Taking this to yet another level of involvement and sophistication was an announcement on October 1, 2014 that was posted on Gigaom.com entitled Twitter Gives MIT $10M and Access to the Firehose to Build a Laboratory for Social Machines, by Matthew Ingram. To briefly recap, Twitter is providing funding for a new undertaking at MIT called the Laboratory for Social Machines (LSM). Its mandate is to examine the effects of social media on society, including the creation of new tools (such as pattern recognition and data visualization), and methodologies for doing so. They further intend to create a platform where the findings can be openly discussed and possibly acted upon by the interested parties.

LSM will have access to the entire quantum of Twitter posts going back to the social platform’s launch in 2006. Other planned participants will include journalists, “social groups and movements”. Their website provides more fine-grained details about their objectives, approaches and personnel. I highly recommend clicking through to the LSM site to learn more and get a genuine sense that this could really be something big. As well, their own new Twitter feed is @mitlsm.

Additional coverage of this story can be found here on The Wall Street Journal’s Digits blog and here on the Boston Business Journal’s techflash blog.

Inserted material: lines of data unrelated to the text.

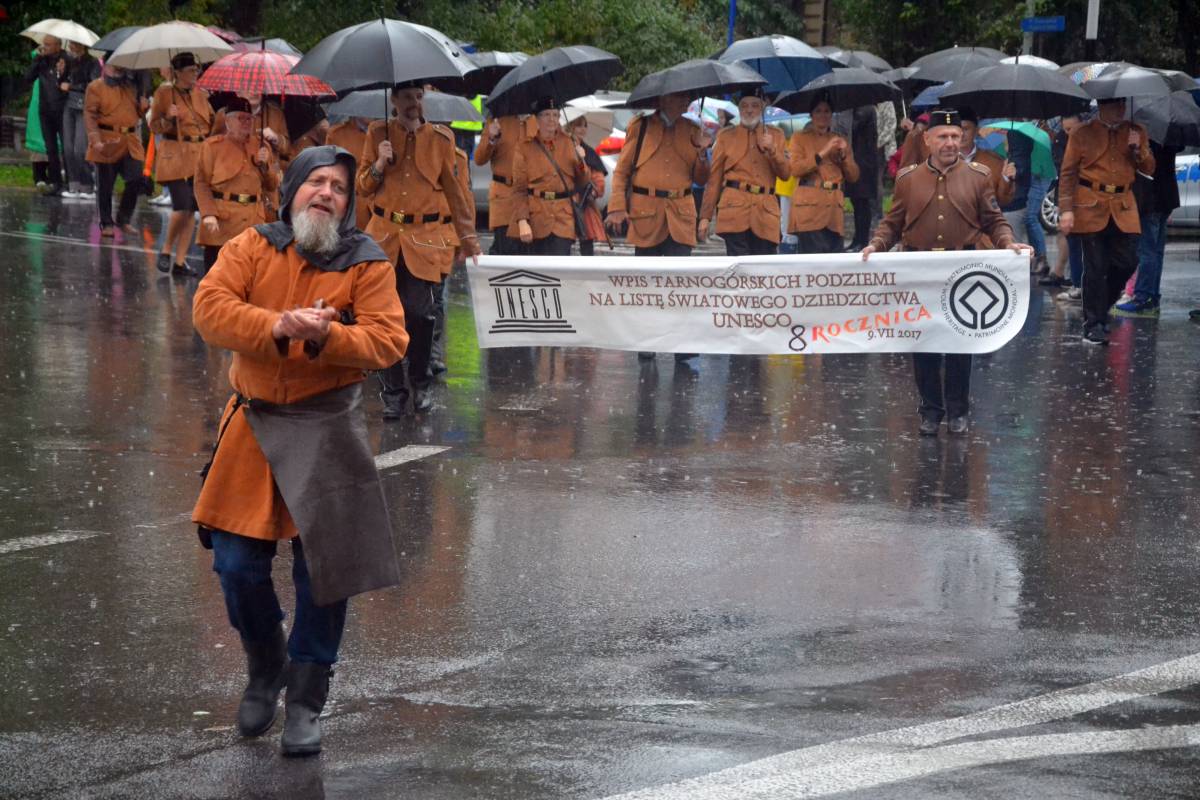 Gwarki Tarnogórskie - gwarki tarnogorskie pochod 2025 8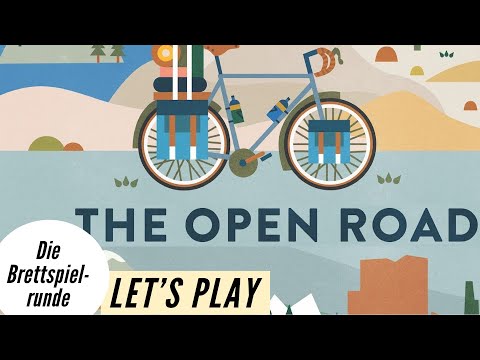 The Open Road - Strategiespiel - Let´s Play - Angespielt - Spielefaible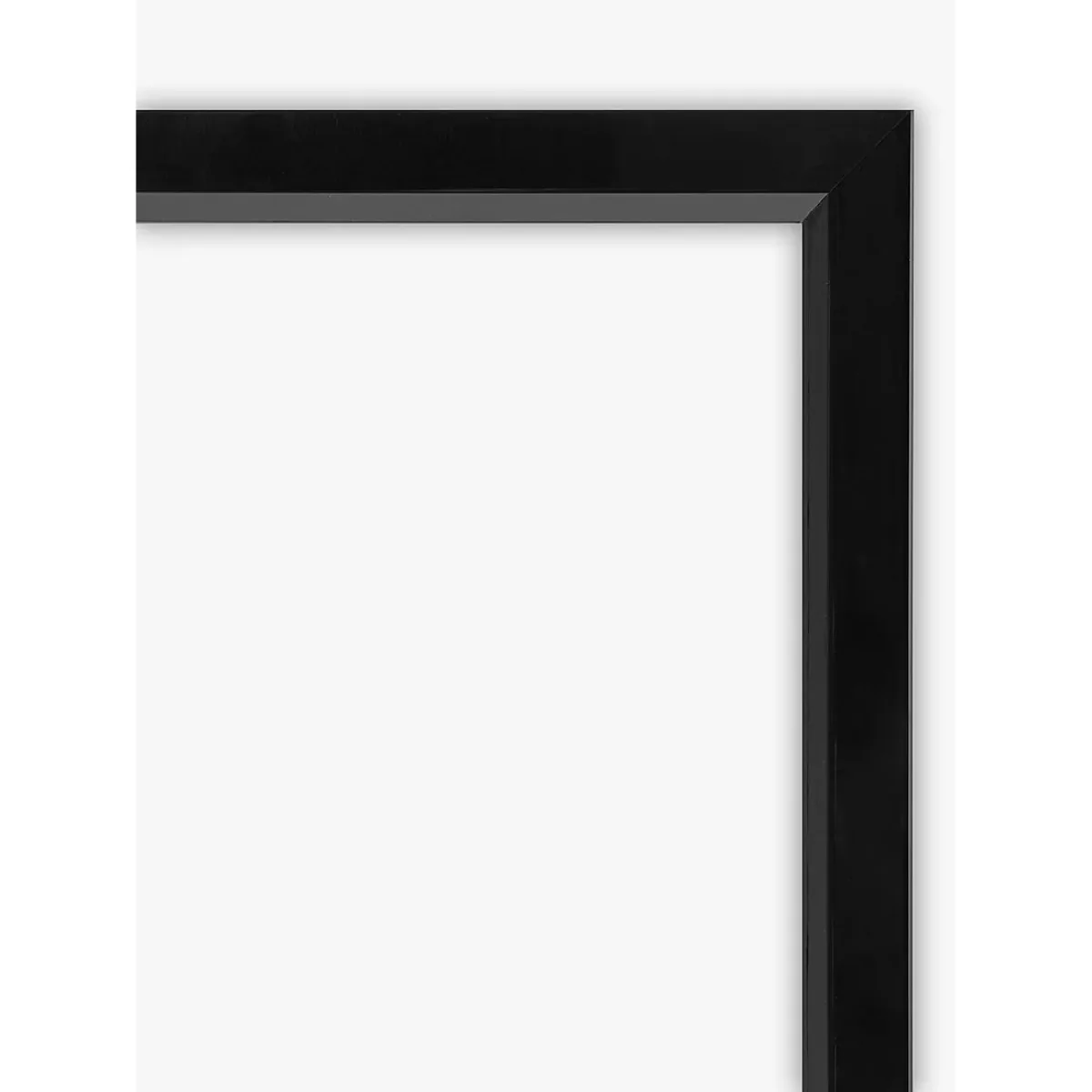 Texture 1 - Framed Print & Mount, 66 x 86cm, Blue – image 2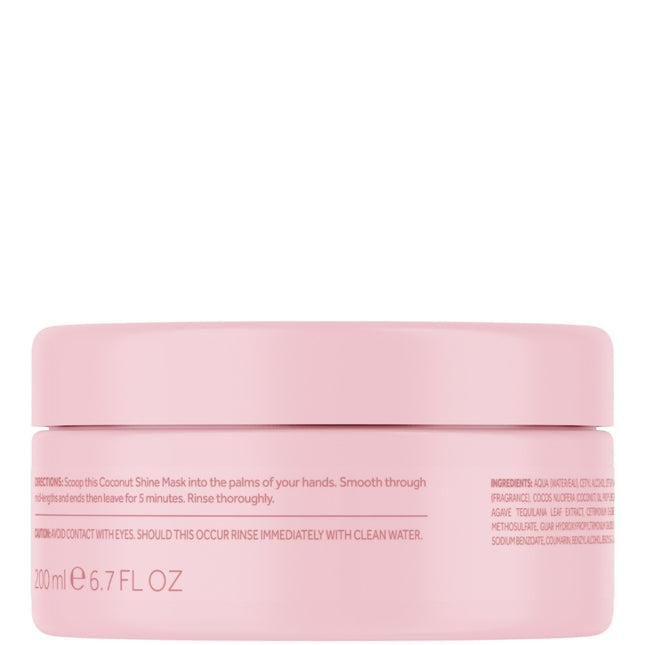 Lee Stafford CoCo LoCo & Agave Shine Mask - 200ml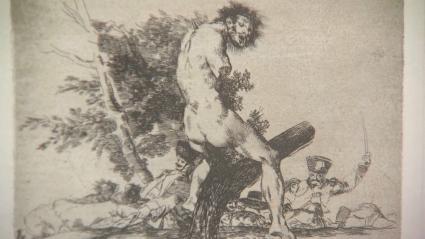 El Museo de Bellas Artes de Badajoz acoge la muestra 'Goya y su legado'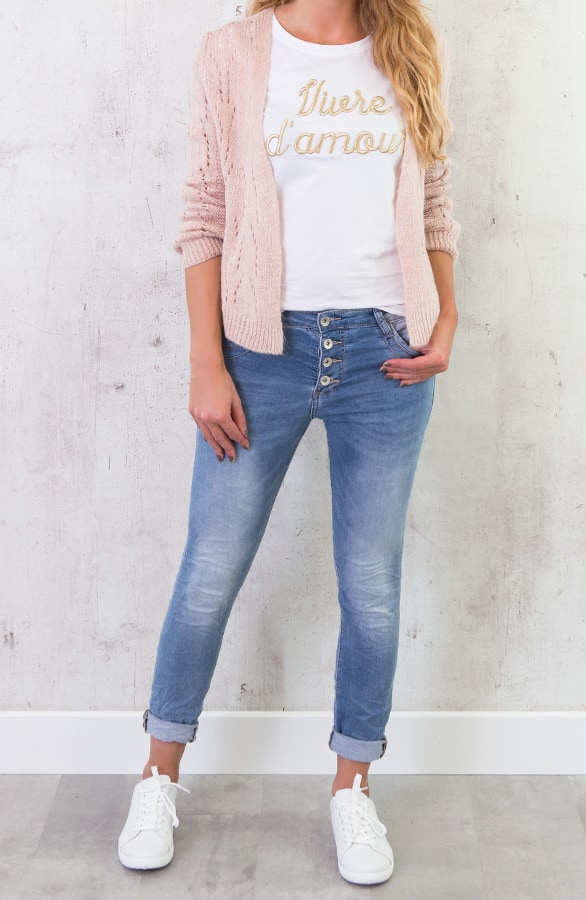 Vivre D Amour Top Wit – shoparchief, foto 3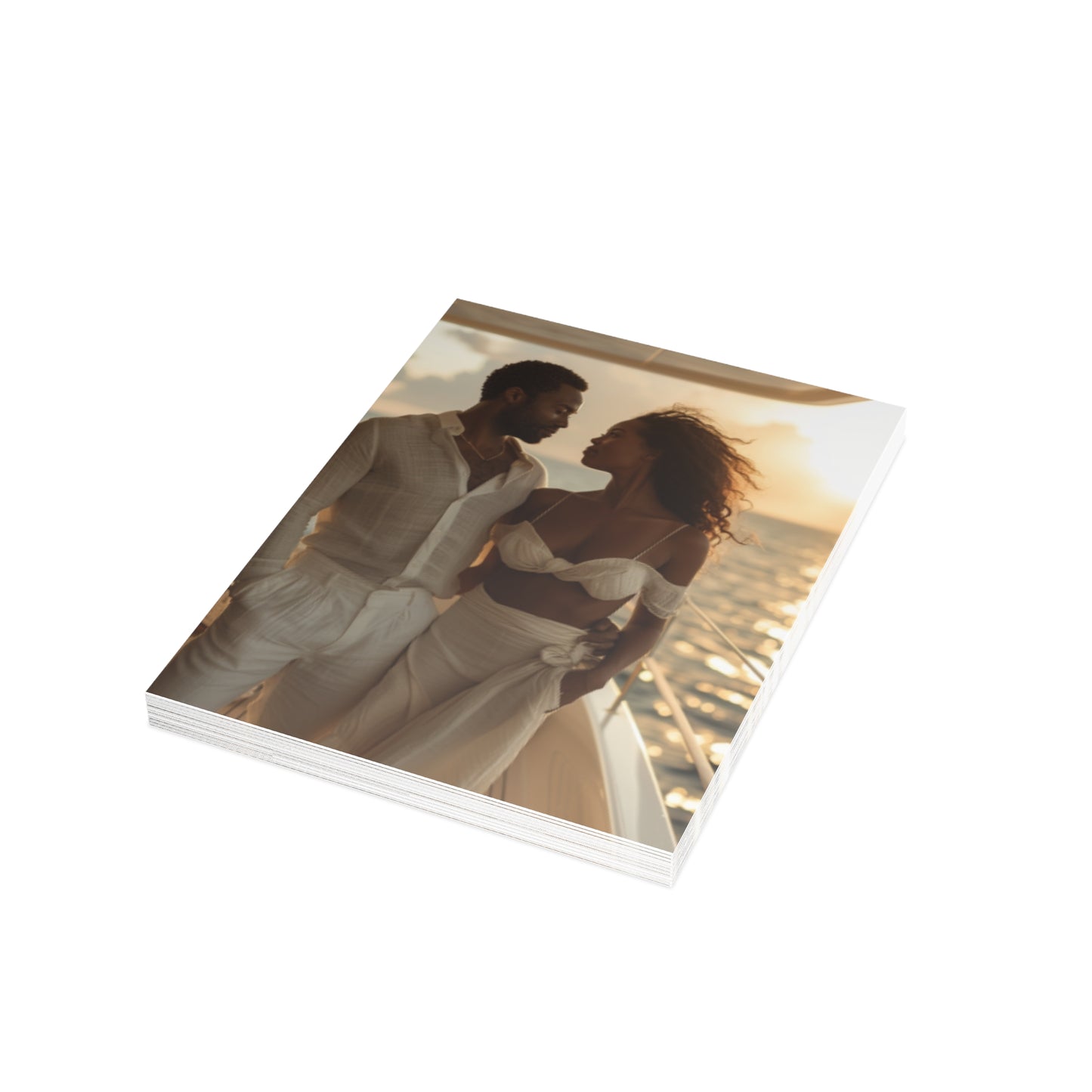 Sail & Celebrate: A Day of Elegance Yacht/Boat Party Invitation Bundles (envelopes included)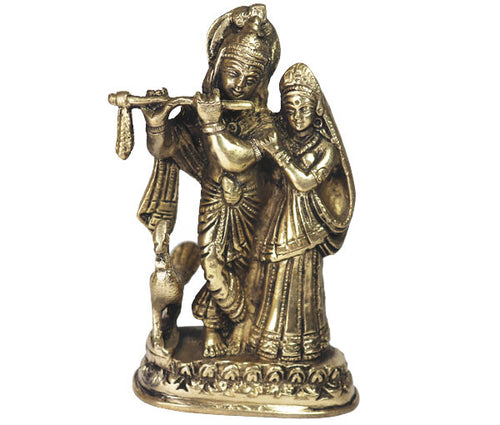 Radha-Krishna Idol - Rudradhyay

What a remarkable and admirable leap forward this is for Twitter and MIT. At its outset, this sounds like a venture that is destined to produce practical and actionable benefits to nterested groups across the real and virtual worlds, not to mention the positive publicity and good will this announcement has already generated.

My own questions include:

  • Will other interested parties be invited to provide funding or is this an exclusive venture between Twitter and MIT?
  • What types of new startups will the work of LSM inspire and support? Will LSM expand itself to become an incubator of some sort?
  • What policies will guide the LSM’s decision-making on the types of studies, tools, movements and so on to pursue? Is establishing an advisory board in their current plans?
  • Will other universities build comparable labs for social media studies?
  • Will professional organizations, trade associations, and other specific interest groups likewise create their own such labs?